== DATA FOR THE TASK ==

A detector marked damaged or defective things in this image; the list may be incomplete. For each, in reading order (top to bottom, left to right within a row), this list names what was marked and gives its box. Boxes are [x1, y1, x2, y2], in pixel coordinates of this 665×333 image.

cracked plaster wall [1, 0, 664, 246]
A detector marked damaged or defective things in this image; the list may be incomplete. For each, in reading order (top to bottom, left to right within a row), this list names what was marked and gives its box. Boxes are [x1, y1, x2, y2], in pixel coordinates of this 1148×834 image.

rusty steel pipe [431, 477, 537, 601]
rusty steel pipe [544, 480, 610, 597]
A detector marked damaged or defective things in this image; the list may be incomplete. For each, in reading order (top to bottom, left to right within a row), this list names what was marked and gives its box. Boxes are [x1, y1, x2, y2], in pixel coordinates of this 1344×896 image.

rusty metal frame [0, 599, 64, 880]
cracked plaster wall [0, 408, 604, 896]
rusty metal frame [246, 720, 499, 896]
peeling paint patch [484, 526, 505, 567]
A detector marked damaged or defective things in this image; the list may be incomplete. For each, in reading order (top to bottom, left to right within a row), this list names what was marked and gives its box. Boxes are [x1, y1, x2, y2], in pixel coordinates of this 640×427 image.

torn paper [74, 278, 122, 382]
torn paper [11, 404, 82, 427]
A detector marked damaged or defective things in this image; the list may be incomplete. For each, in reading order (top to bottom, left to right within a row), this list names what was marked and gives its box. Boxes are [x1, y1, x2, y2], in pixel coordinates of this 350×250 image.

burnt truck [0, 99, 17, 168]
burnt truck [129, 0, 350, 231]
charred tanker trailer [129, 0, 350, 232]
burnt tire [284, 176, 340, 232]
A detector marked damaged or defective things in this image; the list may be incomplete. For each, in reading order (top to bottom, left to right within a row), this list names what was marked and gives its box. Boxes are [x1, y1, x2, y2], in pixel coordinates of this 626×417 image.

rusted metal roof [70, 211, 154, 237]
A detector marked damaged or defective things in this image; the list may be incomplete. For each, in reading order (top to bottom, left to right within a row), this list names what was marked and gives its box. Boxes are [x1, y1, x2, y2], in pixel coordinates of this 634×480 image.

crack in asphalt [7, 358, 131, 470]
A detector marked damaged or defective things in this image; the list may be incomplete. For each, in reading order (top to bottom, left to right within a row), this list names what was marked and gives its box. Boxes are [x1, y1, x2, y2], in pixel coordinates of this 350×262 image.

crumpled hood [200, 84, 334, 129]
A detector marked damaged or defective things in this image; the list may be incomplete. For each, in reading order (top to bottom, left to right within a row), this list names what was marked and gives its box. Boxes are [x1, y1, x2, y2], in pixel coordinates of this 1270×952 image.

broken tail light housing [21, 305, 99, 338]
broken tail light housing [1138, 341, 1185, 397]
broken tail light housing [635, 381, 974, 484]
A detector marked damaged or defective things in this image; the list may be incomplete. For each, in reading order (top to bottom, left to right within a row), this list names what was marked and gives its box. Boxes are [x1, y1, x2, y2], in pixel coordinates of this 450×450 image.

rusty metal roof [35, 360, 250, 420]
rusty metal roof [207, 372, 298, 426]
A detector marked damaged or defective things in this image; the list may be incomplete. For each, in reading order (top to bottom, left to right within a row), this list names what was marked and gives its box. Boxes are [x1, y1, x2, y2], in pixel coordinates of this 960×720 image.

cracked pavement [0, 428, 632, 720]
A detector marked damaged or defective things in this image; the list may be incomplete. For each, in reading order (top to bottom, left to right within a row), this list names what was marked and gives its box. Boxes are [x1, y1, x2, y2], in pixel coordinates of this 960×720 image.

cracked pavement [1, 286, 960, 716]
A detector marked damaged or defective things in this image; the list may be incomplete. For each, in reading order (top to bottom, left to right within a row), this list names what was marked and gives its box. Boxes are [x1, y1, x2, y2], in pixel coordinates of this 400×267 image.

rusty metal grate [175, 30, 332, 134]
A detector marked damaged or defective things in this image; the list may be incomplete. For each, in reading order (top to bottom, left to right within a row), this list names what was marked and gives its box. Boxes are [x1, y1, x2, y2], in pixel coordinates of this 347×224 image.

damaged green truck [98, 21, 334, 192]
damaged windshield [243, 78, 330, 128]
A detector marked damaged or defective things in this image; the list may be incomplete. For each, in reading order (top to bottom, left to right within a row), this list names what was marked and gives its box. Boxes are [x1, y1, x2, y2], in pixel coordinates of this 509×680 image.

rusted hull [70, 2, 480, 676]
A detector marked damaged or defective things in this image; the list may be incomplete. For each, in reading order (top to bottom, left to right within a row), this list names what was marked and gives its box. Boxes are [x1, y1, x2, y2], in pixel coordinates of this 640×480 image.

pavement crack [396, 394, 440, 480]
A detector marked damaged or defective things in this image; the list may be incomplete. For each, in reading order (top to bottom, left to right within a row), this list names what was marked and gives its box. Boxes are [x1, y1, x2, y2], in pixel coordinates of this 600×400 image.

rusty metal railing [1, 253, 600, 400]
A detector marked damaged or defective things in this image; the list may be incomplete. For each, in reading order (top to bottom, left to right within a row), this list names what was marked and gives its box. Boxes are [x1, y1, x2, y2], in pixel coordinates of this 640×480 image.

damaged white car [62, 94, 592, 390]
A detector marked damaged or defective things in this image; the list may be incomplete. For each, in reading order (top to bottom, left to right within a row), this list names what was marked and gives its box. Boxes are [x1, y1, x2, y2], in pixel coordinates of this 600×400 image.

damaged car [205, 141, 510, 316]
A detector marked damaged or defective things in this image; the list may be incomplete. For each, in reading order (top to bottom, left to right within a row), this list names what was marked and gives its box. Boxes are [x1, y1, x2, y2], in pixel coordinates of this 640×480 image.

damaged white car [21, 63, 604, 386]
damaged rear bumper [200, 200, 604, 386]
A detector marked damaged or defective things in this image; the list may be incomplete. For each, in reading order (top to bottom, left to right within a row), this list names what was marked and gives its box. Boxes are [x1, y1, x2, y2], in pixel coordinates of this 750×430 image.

===

WRITTEN INSTRUCTION — Copy out every one of the lines above without any change.

FINAL ANSWER —
A detector marked damaged or defective things in this image; the list may be incomplete. For each, in reading order (top to bottom, left to right within a row), this list names what was marked and gives its box. Boxes are [x1, y1, x2, y2], in pixel coordinates of this 665×333 image.

cracked plaster wall [1, 0, 664, 246]
A detector marked damaged or defective things in this image; the list may be incomplete. For each, in reading order (top to bottom, left to right within a row), this list names what was marked and gives its box. Boxes are [x1, y1, x2, y2], in pixel coordinates of this 1148×834 image.

rusty steel pipe [431, 477, 537, 601]
rusty steel pipe [544, 480, 610, 597]
A detector marked damaged or defective things in this image; the list may be incomplete. For each, in reading order (top to bottom, left to right within a row), this list names what was marked and gives its box. Boxes are [x1, y1, x2, y2], in pixel coordinates of this 1344×896 image.

rusty metal frame [0, 599, 64, 880]
cracked plaster wall [0, 408, 604, 896]
rusty metal frame [246, 720, 499, 896]
peeling paint patch [484, 526, 505, 567]
A detector marked damaged or defective things in this image; the list may be incomplete. For each, in reading order (top to bottom, left to right within a row), this list names what was marked and gives its box. Boxes are [x1, y1, x2, y2], in pixel coordinates of this 640×427 image.

torn paper [74, 278, 122, 382]
torn paper [11, 404, 82, 427]
A detector marked damaged or defective things in this image; the list may be incomplete. For each, in reading order (top to bottom, left to right within a row), this list names what was marked and gives its box. Boxes are [x1, y1, x2, y2], in pixel coordinates of this 350×250 image.

burnt truck [0, 99, 17, 168]
burnt truck [129, 0, 350, 231]
charred tanker trailer [129, 0, 350, 232]
burnt tire [284, 176, 340, 232]
A detector marked damaged or defective things in this image; the list may be incomplete. For each, in reading order (top to bottom, left to right within a row), this list names what was marked and gives its box. Boxes are [x1, y1, x2, y2], in pixel coordinates of this 626×417 image.

rusted metal roof [70, 211, 154, 237]
A detector marked damaged or defective things in this image; the list may be incomplete. For each, in reading order (top to bottom, left to right within a row), this list names what was marked and gives its box. Boxes are [x1, y1, x2, y2], in pixel coordinates of this 634×480 image.

crack in asphalt [7, 358, 131, 470]
A detector marked damaged or defective things in this image; the list may be incomplete. For each, in reading order (top to bottom, left to right within a row), this list names what was marked and gives its box. Boxes are [x1, y1, x2, y2], in pixel coordinates of this 350×262 image.

crumpled hood [200, 84, 334, 129]
A detector marked damaged or defective things in this image; the list may be incomplete. For each, in reading order (top to bottom, left to right within a row), this list names what was marked and gives its box. Boxes are [x1, y1, x2, y2], in pixel coordinates of this 1270×952 image.

broken tail light housing [21, 305, 99, 338]
broken tail light housing [1138, 341, 1185, 397]
broken tail light housing [635, 381, 974, 484]
A detector marked damaged or defective things in this image; the list may be incomplete. For each, in reading order (top to bottom, left to right within a row), this list names what was marked and gives its box. Boxes are [x1, y1, x2, y2], in pixel coordinates of this 450×450 image.

rusty metal roof [35, 360, 250, 420]
rusty metal roof [207, 372, 298, 426]
A detector marked damaged or defective things in this image; the list may be incomplete. For each, in reading order (top to bottom, left to right within a row), this list names what was marked and gives its box. Boxes are [x1, y1, x2, y2], in pixel coordinates of this 960×720 image.

cracked pavement [0, 428, 632, 720]
A detector marked damaged or defective things in this image; the list may be incomplete. For each, in reading order (top to bottom, left to right within a row), this list names what was marked and gives its box. Boxes are [x1, y1, x2, y2], in pixel coordinates of this 960×720 image.

cracked pavement [1, 286, 960, 716]
A detector marked damaged or defective things in this image; the list may be incomplete. For each, in reading order (top to bottom, left to right within a row), this list names what was marked and gives its box. Boxes are [x1, y1, x2, y2], in pixel coordinates of this 400×267 image.

rusty metal grate [175, 30, 332, 134]
A detector marked damaged or defective things in this image; the list may be incomplete. For each, in reading order (top to bottom, left to right within a row), this list names what was marked and gives its box. Boxes are [x1, y1, x2, y2], in pixel coordinates of this 347×224 image.

damaged green truck [98, 21, 334, 192]
damaged windshield [243, 78, 330, 128]
A detector marked damaged or defective things in this image; the list may be incomplete. For each, in reading order (top to bottom, left to right within a row), this list names what was marked and gives its box. Boxes are [x1, y1, x2, y2], in pixel coordinates of this 509×680 image.

rusted hull [70, 2, 480, 676]
A detector marked damaged or defective things in this image; the list may be incomplete. For each, in reading order (top to bottom, left to right within a row), this list names what was marked and gives its box. Boxes are [x1, y1, x2, y2], in pixel coordinates of this 640×480 image.

pavement crack [396, 394, 440, 480]
A detector marked damaged or defective things in this image; the list may be incomplete. For each, in reading order (top to bottom, left to right within a row), this list names what was marked and gives its box. Boxes are [x1, y1, x2, y2], in pixel coordinates of this 600×400 image.

rusty metal railing [1, 253, 600, 400]
A detector marked damaged or defective things in this image; the list may be incomplete. For each, in reading order (top to bottom, left to right within a row), this list names what was marked and gives its box. Boxes are [x1, y1, x2, y2], in pixel coordinates of this 640×480 image.

damaged white car [62, 94, 592, 390]
A detector marked damaged or defective things in this image; the list may be incomplete. For each, in reading order (top to bottom, left to right within a row), this list names what was marked and gives its box. Boxes are [x1, y1, x2, y2], in pixel coordinates of this 600×400 image.

damaged car [205, 141, 510, 316]
A detector marked damaged or defective things in this image; the list may be incomplete. For each, in reading order (top to bottom, left to right within a row), this list names what was marked and gives its box. Boxes are [x1, y1, x2, y2], in pixel coordinates of this 640×480 image.

damaged white car [21, 63, 604, 386]
damaged rear bumper [200, 200, 604, 386]
A detector marked damaged or defective things in this image; the list may be incomplete. For each, in reading order (top to bottom, left to right within a row), this list names what was marked and gives its box. Boxes are [x1, y1, x2, y2], in pixel coordinates of this 750×430 image.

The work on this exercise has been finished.